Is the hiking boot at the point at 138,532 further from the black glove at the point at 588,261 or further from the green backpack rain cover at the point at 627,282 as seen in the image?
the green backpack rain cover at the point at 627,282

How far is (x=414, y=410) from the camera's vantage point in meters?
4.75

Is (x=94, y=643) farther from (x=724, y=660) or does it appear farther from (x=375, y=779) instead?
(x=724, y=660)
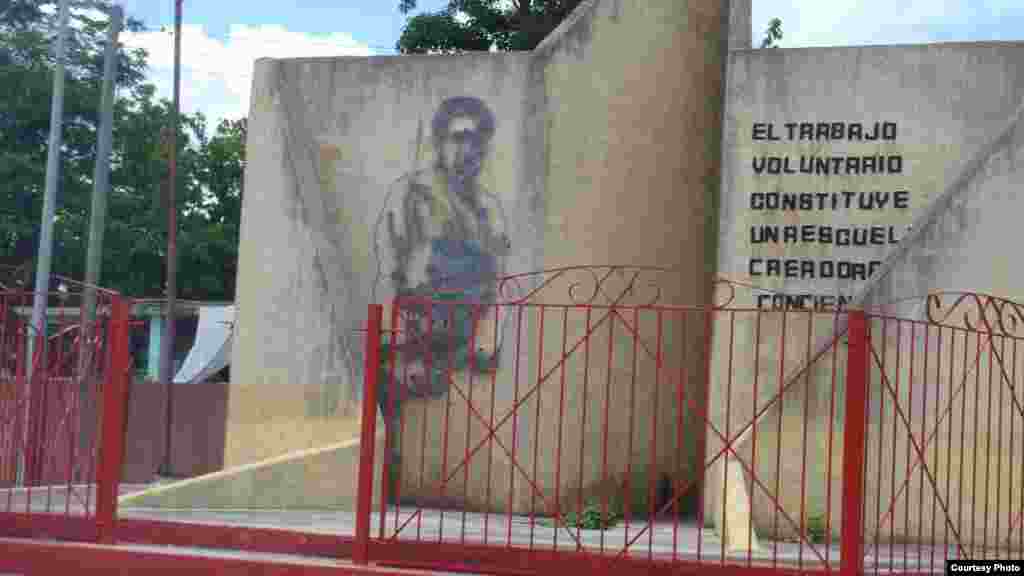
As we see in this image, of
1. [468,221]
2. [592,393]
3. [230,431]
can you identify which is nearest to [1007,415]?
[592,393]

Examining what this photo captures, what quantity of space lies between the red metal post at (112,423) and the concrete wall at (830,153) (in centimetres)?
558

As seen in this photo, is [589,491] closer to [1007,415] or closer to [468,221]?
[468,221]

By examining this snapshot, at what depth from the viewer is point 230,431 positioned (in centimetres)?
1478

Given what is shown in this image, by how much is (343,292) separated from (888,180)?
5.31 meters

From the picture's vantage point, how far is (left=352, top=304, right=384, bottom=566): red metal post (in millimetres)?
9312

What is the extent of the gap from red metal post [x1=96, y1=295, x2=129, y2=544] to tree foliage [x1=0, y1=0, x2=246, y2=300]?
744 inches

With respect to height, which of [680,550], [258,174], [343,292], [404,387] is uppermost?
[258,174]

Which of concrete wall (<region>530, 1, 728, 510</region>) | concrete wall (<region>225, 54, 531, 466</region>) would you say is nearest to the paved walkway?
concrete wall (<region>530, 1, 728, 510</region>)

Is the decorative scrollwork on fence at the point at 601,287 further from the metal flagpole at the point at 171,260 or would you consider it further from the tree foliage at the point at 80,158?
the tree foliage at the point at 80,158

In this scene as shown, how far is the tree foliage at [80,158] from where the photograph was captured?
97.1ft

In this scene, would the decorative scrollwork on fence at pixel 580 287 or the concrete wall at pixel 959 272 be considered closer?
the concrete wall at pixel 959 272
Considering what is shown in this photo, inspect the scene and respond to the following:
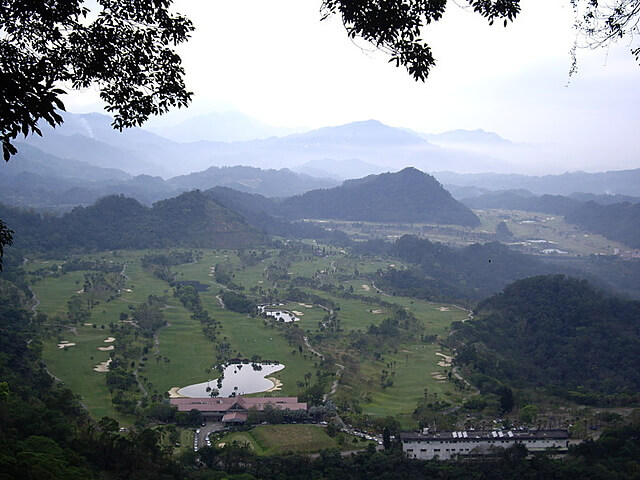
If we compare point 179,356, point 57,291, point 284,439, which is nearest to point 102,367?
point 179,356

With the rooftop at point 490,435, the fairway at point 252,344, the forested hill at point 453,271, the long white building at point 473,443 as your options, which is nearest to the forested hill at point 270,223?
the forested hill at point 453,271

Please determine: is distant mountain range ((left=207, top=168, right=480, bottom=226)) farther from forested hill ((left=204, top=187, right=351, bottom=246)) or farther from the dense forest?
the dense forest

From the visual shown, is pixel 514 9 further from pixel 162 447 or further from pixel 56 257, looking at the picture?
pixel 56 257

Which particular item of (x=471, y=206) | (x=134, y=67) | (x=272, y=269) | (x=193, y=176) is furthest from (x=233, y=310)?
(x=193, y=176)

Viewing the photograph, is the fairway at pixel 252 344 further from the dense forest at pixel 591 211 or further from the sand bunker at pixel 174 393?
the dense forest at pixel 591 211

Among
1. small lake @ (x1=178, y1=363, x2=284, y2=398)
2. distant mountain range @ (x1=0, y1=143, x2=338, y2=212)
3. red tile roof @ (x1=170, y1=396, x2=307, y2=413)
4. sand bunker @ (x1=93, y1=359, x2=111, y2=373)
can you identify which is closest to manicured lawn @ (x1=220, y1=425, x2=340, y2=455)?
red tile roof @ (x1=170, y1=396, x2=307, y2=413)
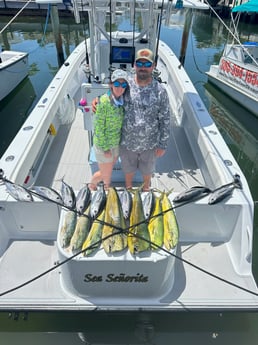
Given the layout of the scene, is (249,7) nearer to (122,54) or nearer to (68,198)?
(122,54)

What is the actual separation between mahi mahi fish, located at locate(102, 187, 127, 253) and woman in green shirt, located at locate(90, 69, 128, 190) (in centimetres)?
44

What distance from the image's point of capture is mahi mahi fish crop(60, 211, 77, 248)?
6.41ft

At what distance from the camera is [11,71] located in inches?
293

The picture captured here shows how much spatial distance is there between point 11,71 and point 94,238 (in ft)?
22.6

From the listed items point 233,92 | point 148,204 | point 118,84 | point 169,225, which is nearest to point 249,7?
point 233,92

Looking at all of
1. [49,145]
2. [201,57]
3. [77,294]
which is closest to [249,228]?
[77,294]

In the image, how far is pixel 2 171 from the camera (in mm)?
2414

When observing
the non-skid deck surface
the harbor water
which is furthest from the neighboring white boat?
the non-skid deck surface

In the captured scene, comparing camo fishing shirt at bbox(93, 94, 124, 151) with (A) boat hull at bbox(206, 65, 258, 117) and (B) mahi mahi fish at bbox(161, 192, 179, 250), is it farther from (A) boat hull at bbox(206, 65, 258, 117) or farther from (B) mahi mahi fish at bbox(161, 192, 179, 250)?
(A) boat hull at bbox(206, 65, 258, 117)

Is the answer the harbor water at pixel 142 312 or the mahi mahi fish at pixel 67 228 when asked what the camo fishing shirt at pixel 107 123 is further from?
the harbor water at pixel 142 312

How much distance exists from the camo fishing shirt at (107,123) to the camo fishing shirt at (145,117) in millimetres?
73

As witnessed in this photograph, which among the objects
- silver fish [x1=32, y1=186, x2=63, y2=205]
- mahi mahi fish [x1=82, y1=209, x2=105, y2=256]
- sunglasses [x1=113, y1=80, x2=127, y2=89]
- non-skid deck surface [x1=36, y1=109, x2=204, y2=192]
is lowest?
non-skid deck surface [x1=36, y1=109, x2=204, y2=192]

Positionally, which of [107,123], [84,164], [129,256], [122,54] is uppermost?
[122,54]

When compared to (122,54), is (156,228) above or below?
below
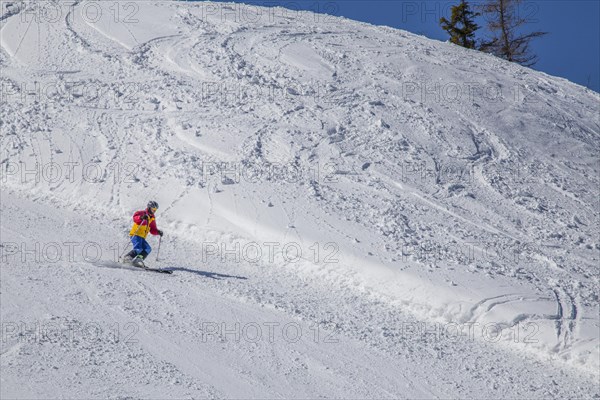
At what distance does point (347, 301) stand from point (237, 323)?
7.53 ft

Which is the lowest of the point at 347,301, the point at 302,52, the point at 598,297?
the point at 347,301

::::::::::

## GIVEN PROBLEM
Write out all of the rows above word for word, leaving out the pictures.

## WRITTEN SOLUTION
Is the hiking boot at the point at 138,532 further from the black glove at the point at 588,261 or further from the green backpack rain cover at the point at 627,282 as seen in the image?
the green backpack rain cover at the point at 627,282

How far is (x=414, y=410) from the camera's vantage point in meters?
4.75

Is (x=94, y=643) farther from (x=724, y=660) or does it appear farther from (x=375, y=779) instead?
(x=724, y=660)
As we see in this image, of
1. [468,221]
2. [592,393]
3. [230,431]
can you identify which is nearest to [1007,415]?
[592,393]

Examining what this photo captures, what quantity of space lies between the red metal post at (112,423) and the concrete wall at (830,153) (in centimetres)?
558

As seen in this photo, is [589,491] closer to [1007,415] or closer to [468,221]?
[468,221]

By examining this snapshot, at what depth from the viewer is point 230,431 positioned (in centimetres)?
1478

Given what is shown in this image, by how much is (343,292) separated from (888,180)?
5.31 meters

From the picture's vantage point, how far is (left=352, top=304, right=384, bottom=566): red metal post (in millimetres)?
9312

What is the extent of the gap from red metal post [x1=96, y1=295, x2=129, y2=544] to tree foliage [x1=0, y1=0, x2=246, y2=300]?
744 inches

With respect to height, which of [680,550], [258,174], [343,292], [404,387] is uppermost?
[258,174]

Which of concrete wall (<region>530, 1, 728, 510</region>) | concrete wall (<region>225, 54, 531, 466</region>) would you say is nearest to the paved walkway?
concrete wall (<region>530, 1, 728, 510</region>)

Is the decorative scrollwork on fence at the point at 601,287 further from the metal flagpole at the point at 171,260 or would you consider it further from the tree foliage at the point at 80,158?
the tree foliage at the point at 80,158

In this scene as shown, how far is the tree foliage at [80,158] from where the photograph was captured?
97.1ft

In this scene, would the decorative scrollwork on fence at pixel 580 287 or the concrete wall at pixel 959 272 be considered closer?
the concrete wall at pixel 959 272
Considering what is shown in this photo, inspect the scene and respond to the following:
If we compare point 179,356, point 57,291, point 284,439, which is nearest to point 102,367?
point 179,356

With the rooftop at point 490,435, the fairway at point 252,344, the forested hill at point 453,271, the long white building at point 473,443 as your options, which is nearest to the forested hill at point 270,223?
the forested hill at point 453,271

Please determine: is distant mountain range ((left=207, top=168, right=480, bottom=226)) farther from forested hill ((left=204, top=187, right=351, bottom=246)) or farther from the dense forest?
the dense forest

From the visual shown, is pixel 514 9 further from pixel 162 447 or further from pixel 56 257, looking at the picture?
pixel 56 257

Which particular item of (x=471, y=206) | (x=134, y=67) | (x=272, y=269) | (x=193, y=176) is furthest from (x=233, y=310)?
(x=193, y=176)

Viewing the photograph, is the fairway at pixel 252 344 further from the dense forest at pixel 591 211 or further from the sand bunker at pixel 174 393?
the dense forest at pixel 591 211

Among
1. small lake @ (x1=178, y1=363, x2=284, y2=398)
2. distant mountain range @ (x1=0, y1=143, x2=338, y2=212)
3. red tile roof @ (x1=170, y1=396, x2=307, y2=413)
4. sand bunker @ (x1=93, y1=359, x2=111, y2=373)
can you identify which is closest to manicured lawn @ (x1=220, y1=425, x2=340, y2=455)?
red tile roof @ (x1=170, y1=396, x2=307, y2=413)
Given the layout of the scene, is (249,7) nearer to (122,54) or nearer to (68,198)?
(122,54)

What is the actual separation between mahi mahi fish, located at locate(102, 187, 127, 253) and woman in green shirt, located at locate(90, 69, 128, 190) (in centimetres)?
44

What distance from the image's point of capture is mahi mahi fish crop(60, 211, 77, 248)?
6.41ft

At what distance from the camera is [11,71] located in inches?
293

The picture captured here shows how much spatial distance is there between point 11,71 and point 94,238 (in ft)?
22.6

From the listed items point 233,92 | point 148,204 | point 118,84 | point 169,225, which is nearest to point 249,7?
point 233,92

Looking at all of
1. [49,145]
2. [201,57]
3. [77,294]
which is closest to [249,228]?
[77,294]

In the image, how far is pixel 2 171 from the camera (in mm)?
2414

When observing
the non-skid deck surface
the harbor water
which is furthest from the neighboring white boat?
the non-skid deck surface

In the captured scene, comparing camo fishing shirt at bbox(93, 94, 124, 151) with (A) boat hull at bbox(206, 65, 258, 117) and (B) mahi mahi fish at bbox(161, 192, 179, 250), is it farther from (A) boat hull at bbox(206, 65, 258, 117) or farther from (B) mahi mahi fish at bbox(161, 192, 179, 250)?
(A) boat hull at bbox(206, 65, 258, 117)

Is the answer the harbor water at pixel 142 312 or the mahi mahi fish at pixel 67 228 when asked what the camo fishing shirt at pixel 107 123 is further from?
the harbor water at pixel 142 312

How much distance exists from the camo fishing shirt at (107,123) to the camo fishing shirt at (145,117) in millimetres?
73

As witnessed in this photograph, which among the objects
- silver fish [x1=32, y1=186, x2=63, y2=205]
- mahi mahi fish [x1=82, y1=209, x2=105, y2=256]
- sunglasses [x1=113, y1=80, x2=127, y2=89]
- non-skid deck surface [x1=36, y1=109, x2=204, y2=192]
is lowest?
non-skid deck surface [x1=36, y1=109, x2=204, y2=192]

Positionally, which of [107,123], [84,164], [129,256], [122,54] is uppermost?
[122,54]

When compared to (122,54), is (156,228) above or below?
below
At what distance does point (347, 301) stand from point (237, 323)?
7.53 ft

Which is the lowest of the point at 347,301, the point at 302,52, the point at 598,297?
the point at 347,301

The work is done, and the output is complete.